After picking me up at Neel Gap my dad drove us to a lodge where we spent the night (and ate pizza and did laundry – such luxuries!). The next day, we had breakfast at the lodge and drove up to Walmart for some vitamins, trail mix and donuts. After that my dad dropped me off at Neel Gap once more. I was not feeling up for hiking yet, so I spent some time moping around, eating trailmix, wondering if I should spend the night at the hostel or if I should just hike on.
Someone just out of sight from where I was sitting was playing on a violin and for about an hour I just sat there, listening. I was stressed out, at first, feeling like I had to make up my mind – it was past noon already! I needed to figure out what my plans would be! But after a little while of just sitting there, listening, I realized it all didn’t matter that much. If I wanted to, I could just fill up on water right there and hike out until I was tired, then camp. I hadn’t yet camped completely alone yet, so sure, this was daunting.. but as a worst-case scenario, it could be a lot worse.
So I set out up the trail. At least, I thought it was the trail. It sure was the only trail I could find. After five minutes of not seeing a single white blaze, I panicked slightly. If only there was a way to check if I was on the trail or not.. And then I remembered someone talking about an app that used GPS to show you where you were. I walked back down the hill until I was in WiFi range and downloaded the Guthook app. With my new GPS powers I went back up the hill and checked my phone. Yep, I was on the trail! Not only that, but it showed that between Neel Gap and the shelter 7 miles out there was an unofficial camp site with a water source. That sure cut down on stress. On my way there I ran in to a couple of other hikers, one of whom had been aiming for the shelter but had since learned that it was another mile off-trail. I mentioned the campsite. It was beginning to look like I wouldn’t be camping alone, after all.
When I got to the campsite itself, it turned out there were others there already. There were two tents set up and the hiker I had just run in to, Four Years (though I tried to name him guyline because people kept tripping over his) as well as another hiker named Sunday were there setting up as well. Soon enough a group of of college-aged girls emerged from the tents to build a fire and cook their dinner. They were on a section hike during spring break and they would be finishing the next day. They, too, had trail names: Mom, Young Bear, Leafmonster and Fire Architect. Their interactions were hilarious to listen to.
As we all sat around eating our dinners and chatting, two more hikers arrived. They were also section hikers on spring break and we amused ourselves by watching them set up their tent and hang their bear bags (there was a lot of yelling and throwing of objects involved). I have to admit, there might have been some slight thru-hiker elitism there, probably because I was feeling good about myself as I had hung my bear bag in just one try. As a dessert I revealed the donut I had packed out. It looked horrible and mushed, but it tasted amazing. All in all the day turned out a whole lot better than I had expected it to. I think that is a recurring theme so far – rough starts but overall great days.

Actions to take:
• a. Quote the Appalachian Trail account between "As we all sat" and "overall great days.", inclusive.
• b. Answer these from the Appalachian Trail account:
(i) Which app did the writer download after walking back into WiFi range?
(ii) What were the trail names of the college-aged girls at the campsite?
(iii) What did the writer have for dessert?
• c. Continue the Appalachian Trail account from its last sentence.

Dataset excerpt:

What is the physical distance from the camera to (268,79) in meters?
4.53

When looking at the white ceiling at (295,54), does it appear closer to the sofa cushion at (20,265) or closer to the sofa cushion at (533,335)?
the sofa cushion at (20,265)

Answers to the tasks:
• a.
As we all sat around eating our dinners and chatting, two more hikers arrived. They were also section hikers on spring break and we amused ourselves by watching them set up their tent and hang their bear bags (there was a lot of yelling and throwing of objects involved). I have to admit, there might have been some slight thru-hiker elitism there, probably because I was feeling good about myself as I had hung my bear bag in just one try. As a dessert I revealed the donut I had packed out. It looked horrible and mushed, but it tasted amazing. All in all the day turned out a whole lot better than I had expected it to. I think that is a recurring theme so far – rough starts but overall great days.

• b.
(i) The Guthook app.
(ii) Mom, Young Bear, Leafmonster and Fire Architect.
(iii) The donut the writer had packed out.

• c.
The next morning it stormed. When I woke up, everything was foggy and muddy and I stayed in bed reading my book until the rain subsided. Packing was wet and muddy and I did not feel up to the task of hiking at all. I didn’t end up hiking out until 11:30 AM so I knew getting to the shelter (another 7 miles) would be challenging, but I did end up making it in reasonable time. I had to take a couple of breaks because I just felt completely exhausted, plus my Achilles tendons complained a lot until I got properly warmed up.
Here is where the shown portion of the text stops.